I found this handy reference a while ago. But yeah, we are kinda screwed.
There’s only one quadrant of this that should be acceptable to anyone! Positive X, positive Y!
Nope, the bottom right quadrant is the acceptable one. Z is up and follows the right-hand rule. I will die on this hill.
you’ll get bitten during projection when depth is converted to 2D screen coordinates, which is X and Y. Better do it right from the start.
At least they haven’t invented X up (yet)
You’ll never believe my startup idea
I work in 3D metrology and the consensus is right handed and Z up. Had no idea left handed existed!
How does projection work in your field? X, Y, Z get converted to X, Z and 2D screen planars have no Y axis?
Who invented this, why did she do it and where to send my official letter of complaint?

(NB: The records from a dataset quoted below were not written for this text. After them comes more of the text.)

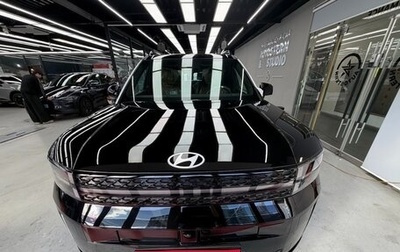 Hyundai Santa Fe IV, 2025 год, 5 690 000 рублей, 1 фотография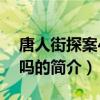 唐人街探案4會拍嗎（關于唐人街探案4會拍嗎的簡介）
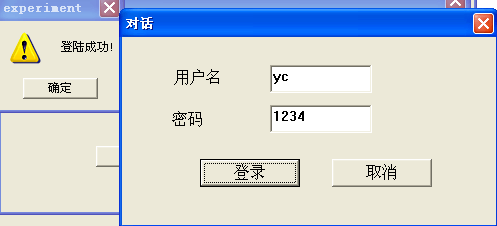 telegram不能登陆_钢铁雄心4为什么不能登陆_a41415哪个网站能登陆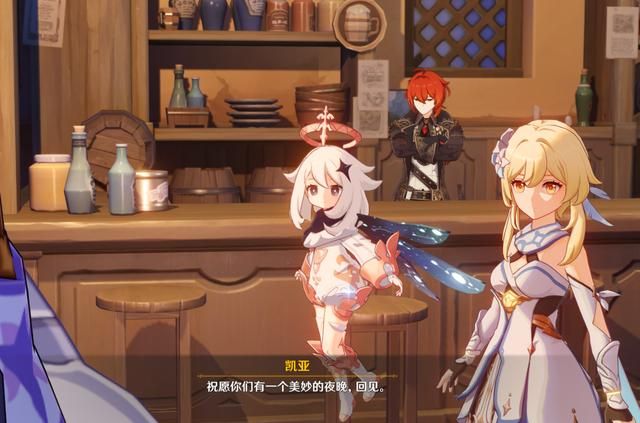 原神:28号开服新人可获30抽,外加四星芭芭拉,非酋能玩了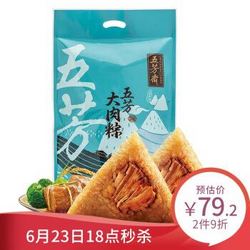 五芳斋 鲜肉粽量贩装粽子 真空 140克*10只 *2件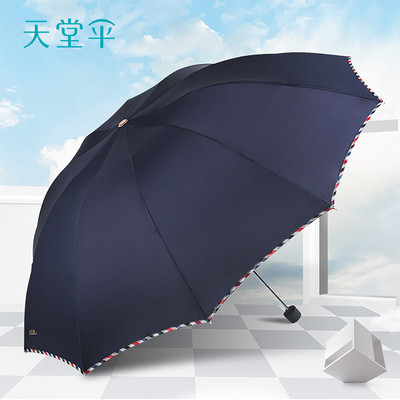 雨伞防晒晴雨两用加固加厚加粗抗风大号男款女结实耐用折叠太阳伞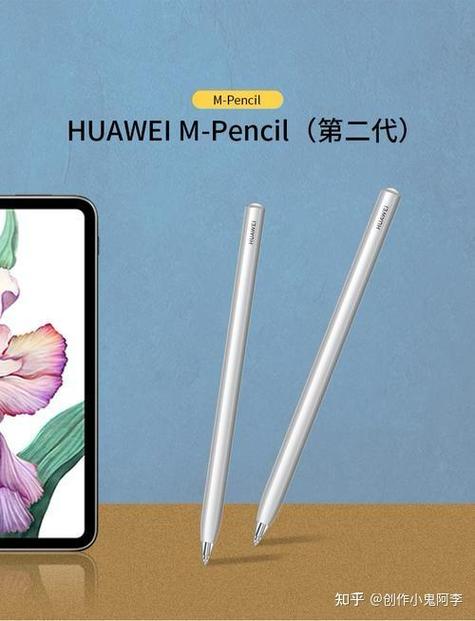 华为平板笔一点电也没有了截图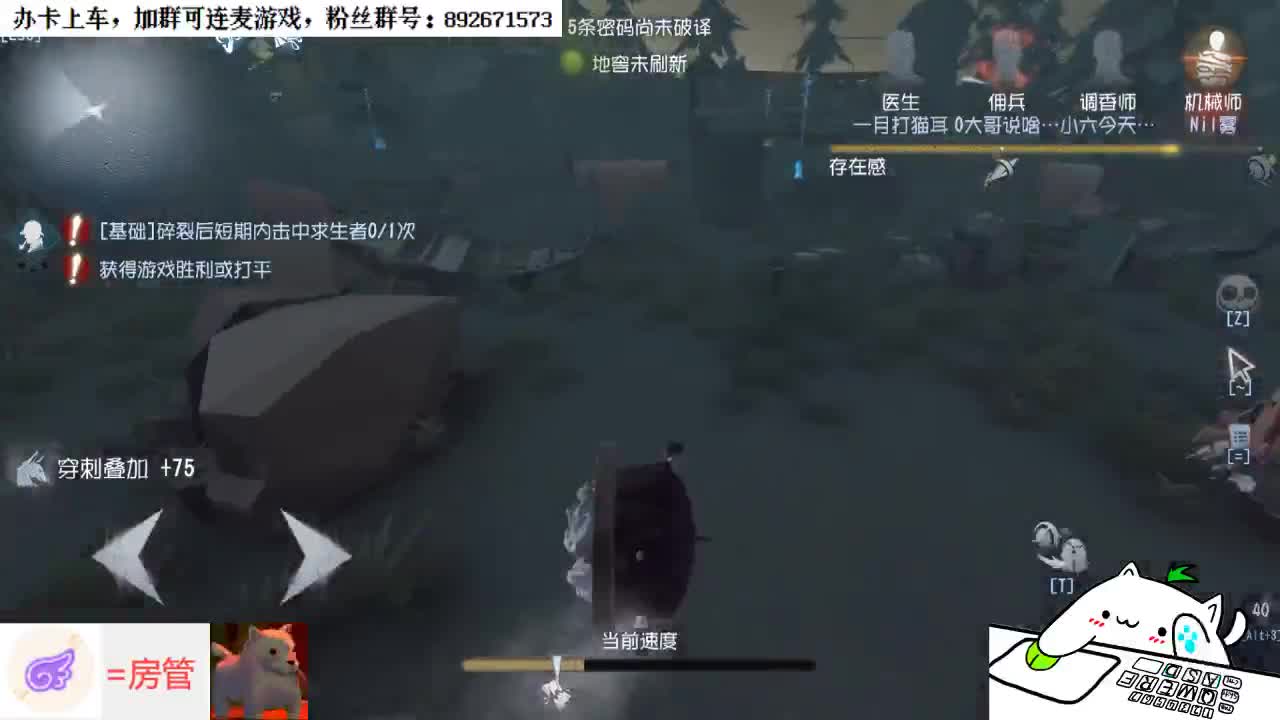 我是小代！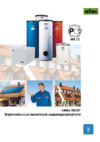Reflex AB SB 100 серебристый Инструкция по эксплуатации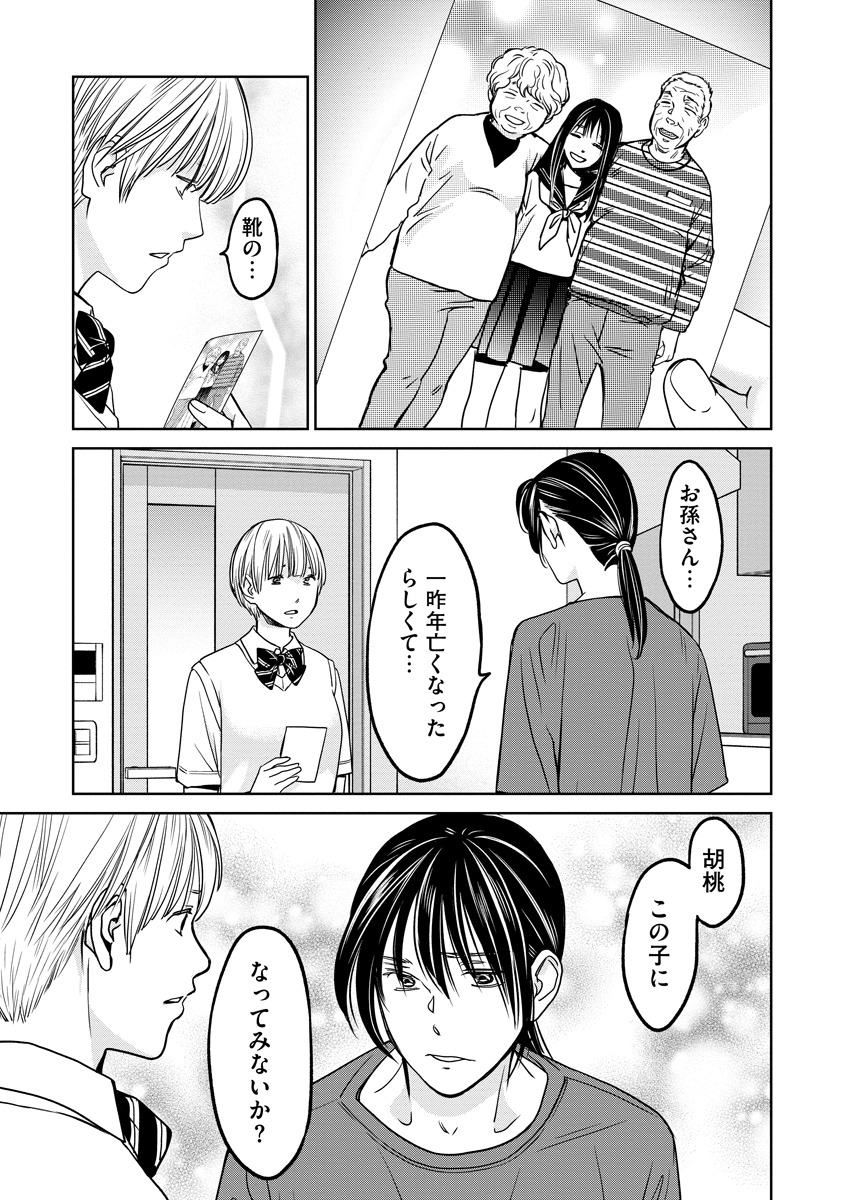 Read RENTALUX Chapter 15 [High Quality / Full] - Page 21 - dark.nicomanga.com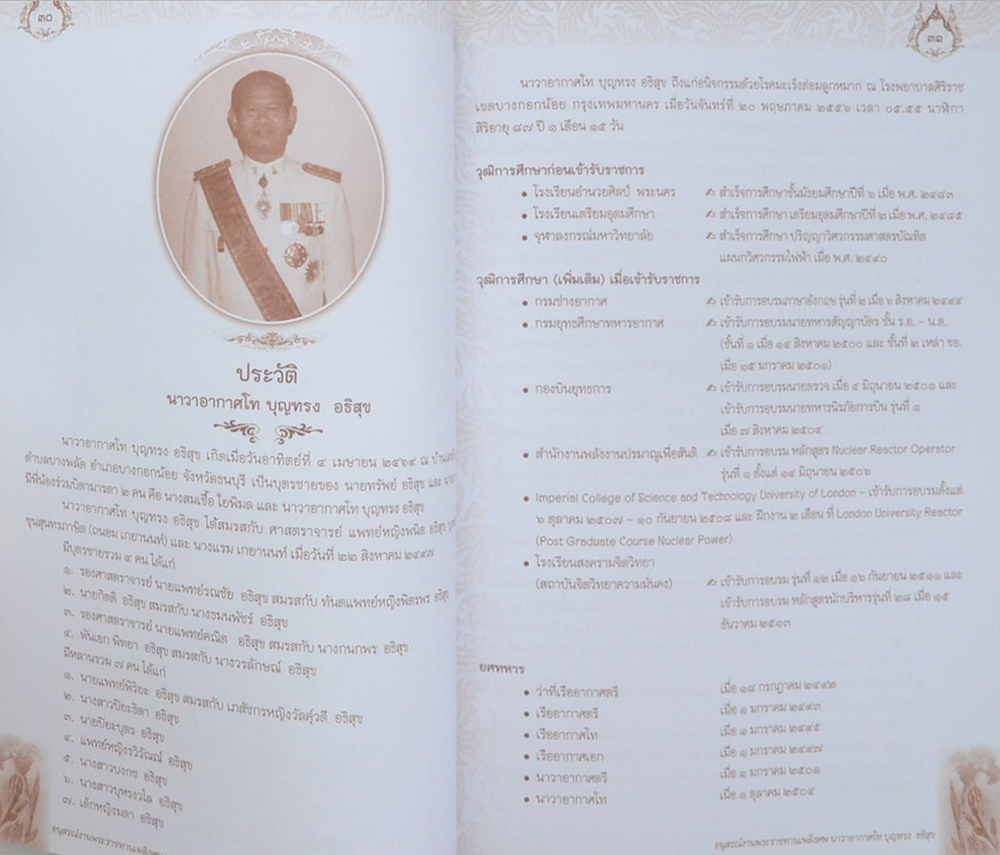 นาวาอากาศโท บุญทรง อธิสุข (มารักษาสุขภาพกันเถอะ)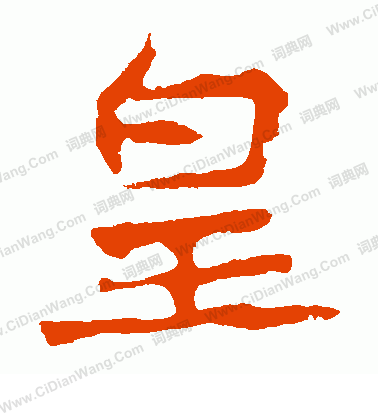 孝文帝造像寫的皇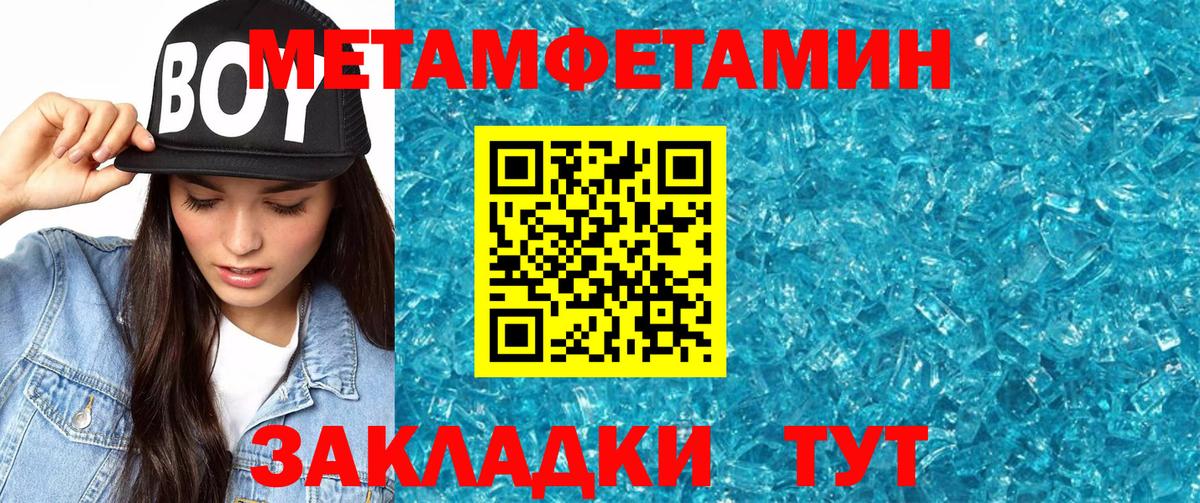 Амфетамин  Шадринск  Amphetamine VHQ 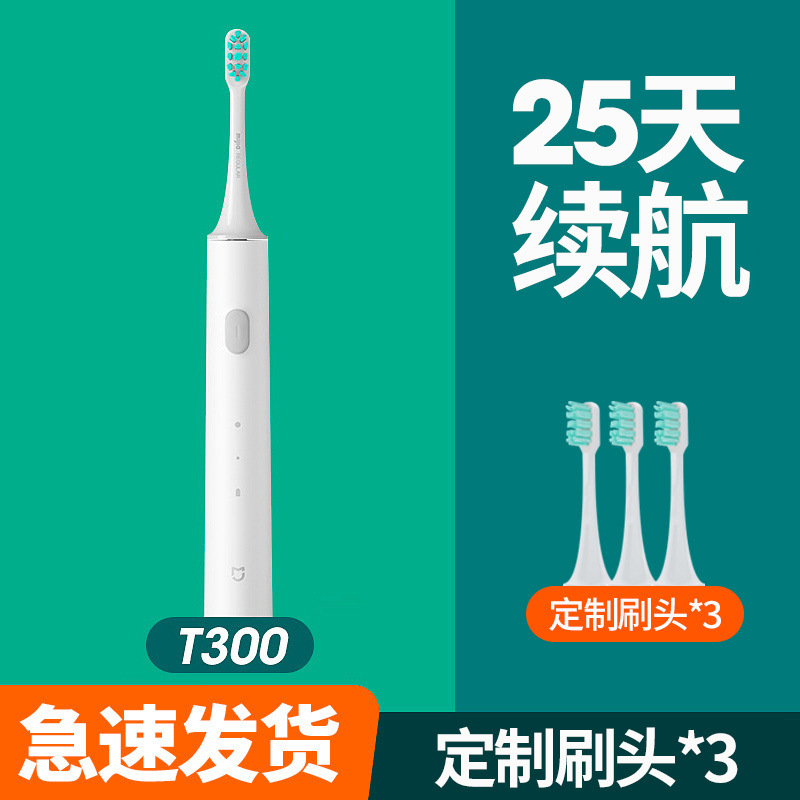 适用小米电动牙刷 zr电动牙刷学生党男女成人送生日礼物礼盒情侣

I thought right-hand rule with Z up as thumb was standard in science? You usually project on the xy-plane, for example when calculating the distance to objects on a flat surface.
I only know thumb = motion/current but now since you say, it’s clear: people used x/y for 2D logically but the 2D plane used to be paper. which is parallel to the earth surface (usually). Computer screens are perpendicular so Y points up, not away from you.
So this makes sense with paper, TIL. With computers, Z traditionally means depth.
TBH I’m not sure I totally understand the question but projection is very useful to decompose the orientation of elements, like a cylinder that you just measured with a machine or a scanner. The coordinates and orientation (angles) can be projected in the three main planes XY, YZ and ZX.
Sorry for being unclear, I was talking about screen projection. For actual rasterization.
It gets more cursed the more you look at it:
- you have to convert the coordinate axes (swap z,x,y)
- then you find out the right/left handed is flipped
- now your brain melts if you even try think how to solve this with transformation/rotation, what ever.
Nobody commenting on the chirality difference…
Ugh, when I have to open CAD for a project at work I have to setup a new coordinate system with Z going up, every time. The engineers just work with Y up for some reason. Too lazy to change it perhaps? Solid works and Inventor default Y up? I’ll never understand it. I definitely understand this meme. There’s also models with an origin 10 feet off in X and 20 feet out in Y. I just do not friggin get it man.
Because math works with Y up. Physics steal from math, engeneering steals from physics, so, here you are.
What I can’t get is imperial measurement system. Apparently, nobody but americans can. And that stuff is far worse than Y and Z switching places.
as a minecraft player learning how to use autocad, i thought y up was alot more ubiquitous then it apparently is
That’s what I don’t get. Why would they make Z up when in algebra, Y is up. It’s all based on math, shouldn’t we keep consistent on that?
Because the z axis is represented as an extension of the xy-plane, coming out of the paper essentially, so we represent it as up
That’s not true though. While there isn’t a standard, convention is to have z up in mathematics, as z is extending the xy plane we normally work with into a third space.
Might depend on where you were learning.
On paper, when I was learning Descartes’ coordibate system, we used Y as up and X as left-right. And when it was time to plot in 3D, we used Z to “extend” the plane into yourself and away from yourself.
You just hold your sheet of paper perpendicular to the ground (or just use a whiteboard) and it all makes sense.